Review | The zany ‘Dogman’ is like ‘Joker’ with dogs — and drag

(2 stars)

For all that the chameleonic Caleb Landry Jones is doing in Luc Besson’s zany genre-blender “Dogman” — reciting Shakespeare to his dozens of very, very good doggos, commanding them to pull off “Bling Ring”-like jewel heists, delivering a rapturous performance in full Édith Piaf drag down to the chanteuse’s pencil brows and feverish gaze — he’s never more riveting than when simply staring at us with unnerving, deadly calm.

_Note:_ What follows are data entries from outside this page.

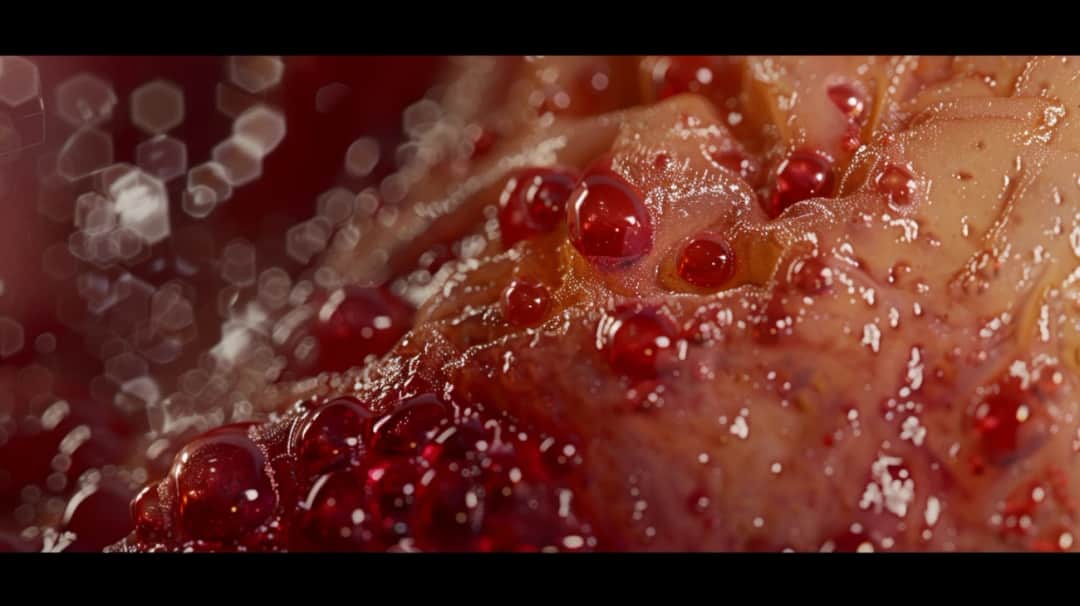 Czerwona krosta: Jak radzić sobie z czerwoną krostą?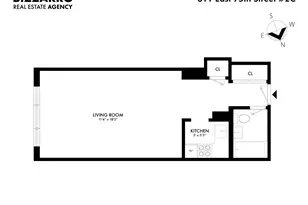311 E 75th St, New York City, NY 10021 - Photo 10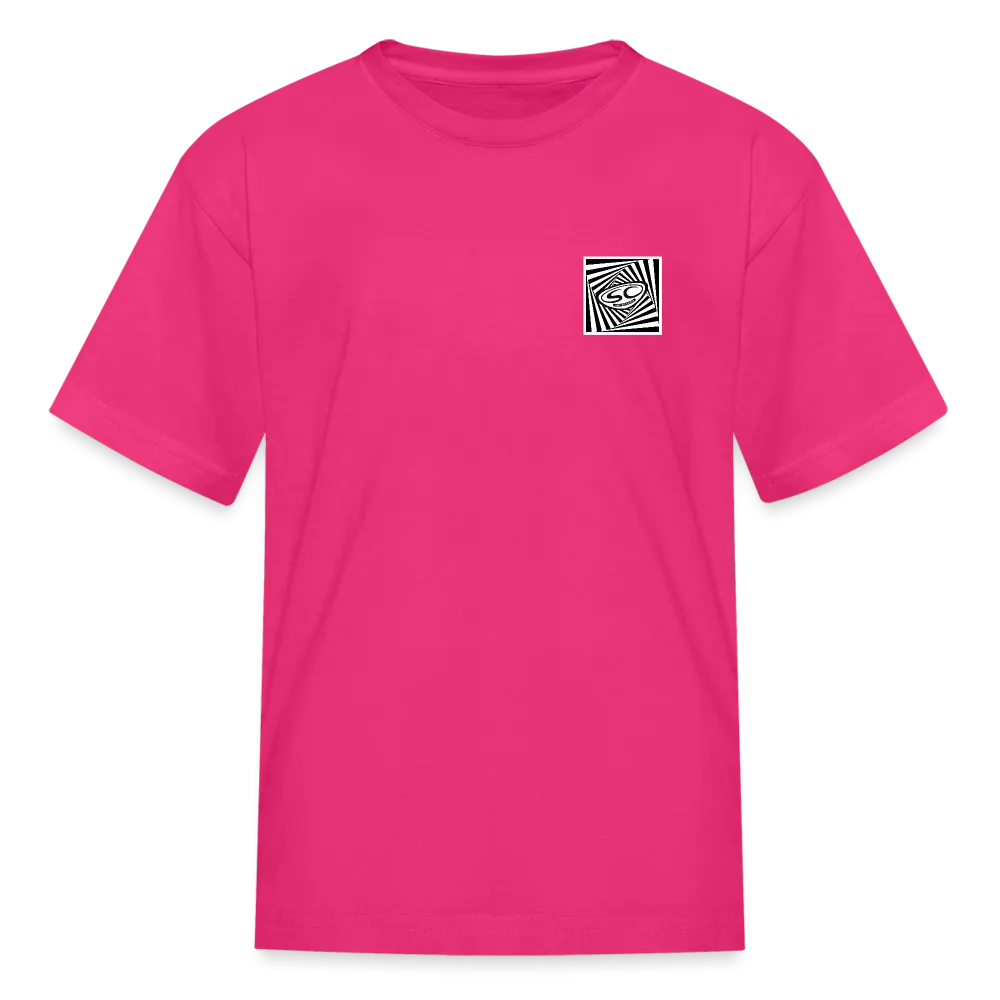 Santa Cruz Surf Shop PUNK Kids' T-Shirt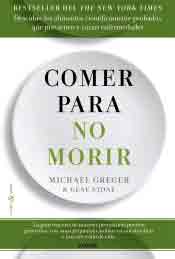 Comer para no morir, , nutrición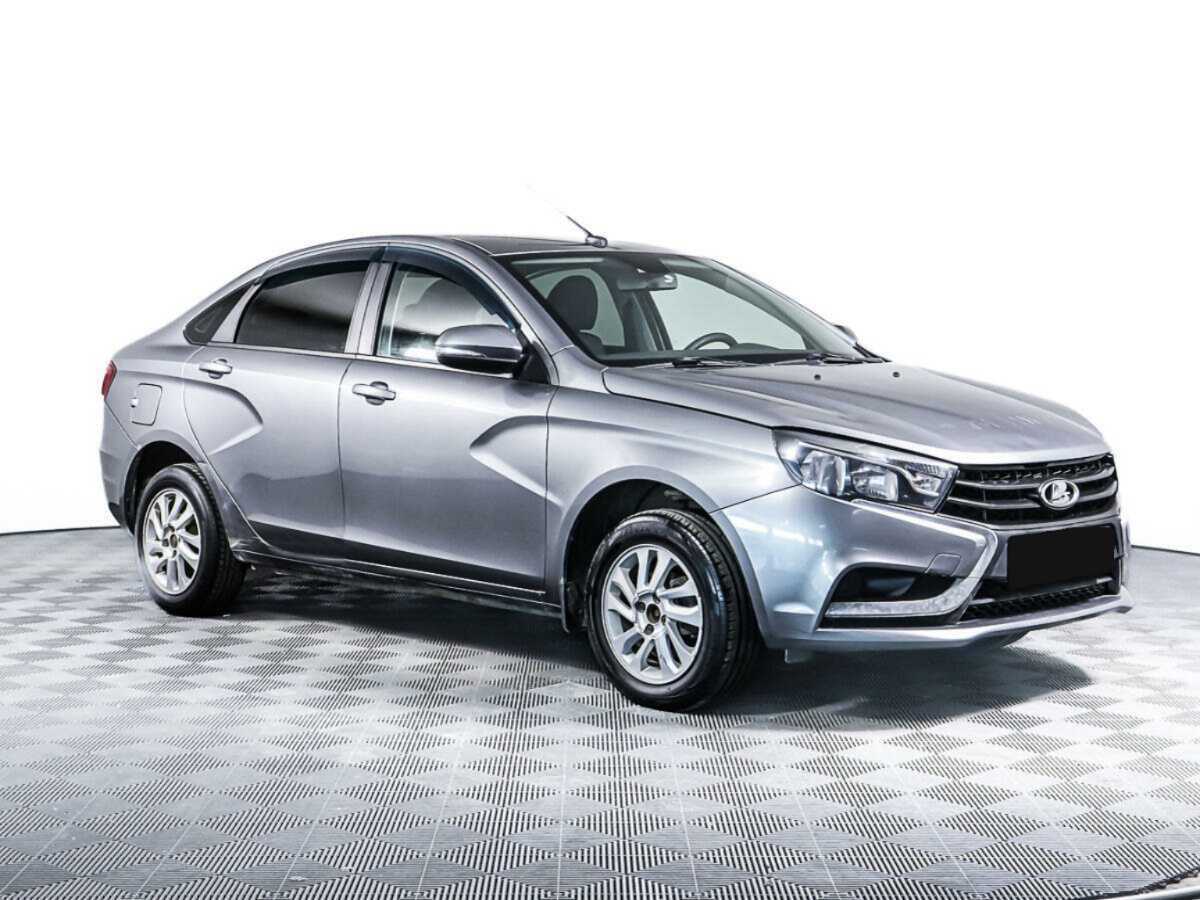 Купить Lada (ВАЗ) Vesta, 2016, 144 048 км, фото №3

It’s the look of a wild animal barely holding back its bite, and once Besson’s undercooked yet divertingly over-the-top latest film starts peeling back its protagonist’s sobby backstory, the menace dripping from Jones’s committed performance keeps the film gloriously on edge.

He plays Douglas “Doug” Munrow, a New Jersey animal shelter admin-slash-vigilante thief whom police mistake for a damsel in distress when they find him one dark and rainy night, bloodied and blond in a pink Marilyn Monroe gown, at the wheel of a truck with a cargo of eerily obedient dogs. Who is this glam misfit who wears leg braces, uses a wheelchair and left a grisly scene of carnage behind at his makeshift hideout in an abandoned high school?

Police psychiatrist Evelyn Decker (Jojo T. Gibbs) is assigned to Doug’s case, setting up a painfully banal structure told in flashbacks from his jail cell as he dramatically recounts how his horrifically abusive childhood led to a lifetime of canine companionship. “Their love saved me a thousand times,” he coos, describing his furry “babies” to the sympathetic Evelyn, whose own home life is briefly depicted, then mostly forgotten in a mire of ridiculous plot turns and pseudo-philosophical debates over morality and God’s will.

Doug’s devotional affinity for puppers traces back to his youth, when his religious-fanatic brother and violent father forced him to live in a dog kennel. Like Selina Kyle being nibbled into Catwoman by her alley cats, Doug’s origin story involves a nurturing puppy pile and a preternatural ability to communicate with the army of mutts who, hilariously, do his bidding like henchmen in a gangster movie.

The bullet that remains lodged in Doug’s spine courtesy of his father promises certain death if he takes too many steps, but it hasn’t stopped him from performing on weekends at a local drag cabaret, where he also does a mean Marlene Dietrich. And the pain isn’t nearly as acute as the agony that came when he discovered that the pretty drama teacher he crushed on in his youth didn’t love him back. Doug’s incel heartache and pallid, sweat-sheened makeup has gotten the film pegged as “‘Joker,’ but with dogs,” but did Todd Phillips’s best picture nominee have corgis, Dobermans, Chihuahuas and Jack Russell terriers setting lethal “Home Alone”-style booby traps, or hirsute sheepdogs camouflaged in the couch cushions? Jones, excellent as he imbues Doug with layers of gentle humanity, keeps the film afloat, but whenever Besson lets the dogs out, it’s those canine co-stars who steal the movie.

Writing and directing his first film since 2019’s assassin pic “Anna” (and since being cleared of rape charge in 2023), Besson gives viewers plenty of reasons to abandon ship. The queerness with which Doug is coded is never explored nor made explicit, and the script’s blunt stabs for meaning tend toward simplistic, ham-handed religious symbolism. (Did you realize, for example, that “dog” spelled backward is “God?” Don’t worry, the film makes a show of spelling it out.)

The divisive auteur of outré sci-fi and action best known for “The Fifth Element” and “Léon: The Professional” has a ball swinging for the fences, as when Doug dolls himself up like a mafia widow to send his Belgian Malinois chomping on a crime lord’s junk while an on-the-nose bistro cover of the “Godfather” theme blares on the soundtrack. Jones, a scene-stealer in supporting roles for years, gives a tour de force lead performance that toggles between unsettling, yearning and tender. Yet Besson doesn’t spare an ounce of nuance toward Doug’s disability, the stereotypical Latino gangsters he tangles with or the flirty, shifty insurance adjuster (Christopher Denham) whose last-minute introduction sends “Dogman” hurtling toward its guns-blazing conclusion.

Still, it’s the right kind of bonkers for the right kind of audience, a gaga genre hodgepodge that, not for nothing, taps Piaf’s “Non, je ne regrette rien” as its showstopping anthem and reminds us of a truism, of both cinema and life: adding a dog or two — or 60 — can make just about anything better.

R. At AMC Georgetown and Alamo Drafthouse. Contains violent content, language and brief drug use.